Michael's Dispatches

Night Into Day

Probably safe because there are kids around.

There’s the Kite Runner kid. Up in Mazar-i-Sharif, the kids fly kites by the hundreds. Sometimes the enemy uses kites for signals.

Growing up in the belly of the Taliban.

He smiled and pedaled by.

The soldiers don’t like running low on ammo during firefights, and so were carrying about three times more weight than I had.

Nearly back to FOB Jackson. We never got hit, but crossing through warm stench-water from the village was little consolation.

Sangin sewerage.

Other patrols had been in for more than an hour, but everyone waits until the last patrol arrives, just in case.
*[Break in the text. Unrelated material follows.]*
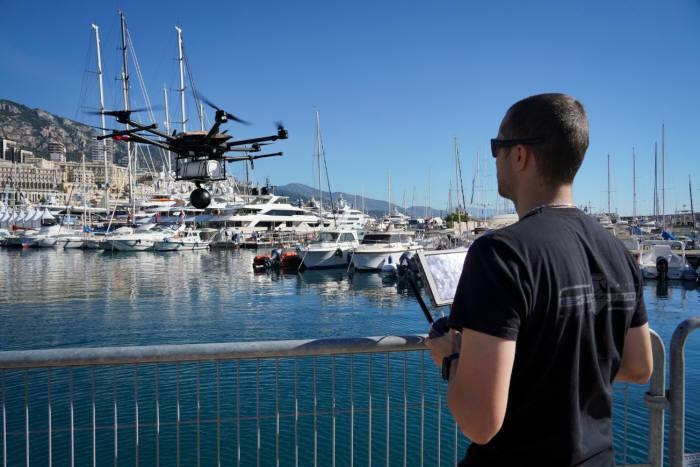 9월 26일부터 29일까지 진행된 2018 모나코 요트 쇼(Monaco Yacht Show)에서 화웨이와 모나코텔레콤이 5G 커넥티드 무인항공기 시연을 선보였다.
Sweating and dusty, the soldiers wade into a chilly river running through camp, uniforms and all.

The current flows at roughly 1.5fps, so the rope is there to help stay in the swimming hole.

Afghan soldiers set up their toilet just down from the swimming hole.

The Fob Jackson Launderette.

Corporal Richard Tyrrell; Rifleman Stephan Glover.

In summary, the 24 July mission netted two Taliban killed by the Hellfire missile from the Reaper but that was just another day.  On the 25th, soldiers at Kajaki killed two Taliban.  On 26 July, here, just near FOB Jackson, Sniper Team Kris Griffith and Justin De Lange dropped another Taliban from 1,100 meters with the .338 rifle, and were themselves barely missed by a Taliban “sniper” who fired two shots, but remained concealed.  I was not involved in the firefight but was close enough to hear the firing and explosions.  During the same engagement, the mortars and 105mm howitzers fired 15 rounds each and killed three more, for a total of four Taliban killed.  The sniper kill on the morning of 26th was the fifth confirmed for the two sniper teams during this tour.  This morning, 27 July, while finishing off this report, the enemy fired an RPG at a British helicopter but missed.  Later at Kajaki, a British soldier was killed by an IED.  A U.S. Reaper came back on station in Sangin and was tracking armed targets that I saw on the monitor.  The kills would have been easy, but the British commander here, LTC Rob Thomson, and the Reaper crew, were looking for a good shot that would cause no civilian casualties, and eventually an Apache who fired 60 rounds from the 30mm.  Later in the day we received nine casualties in Sangin, and the A-10s came in and were firing their cannons, and as the dispatch is finished late afternoon on the 28th, a vibrant firefight is unfolding outside the perimeter.  An RPG just fired.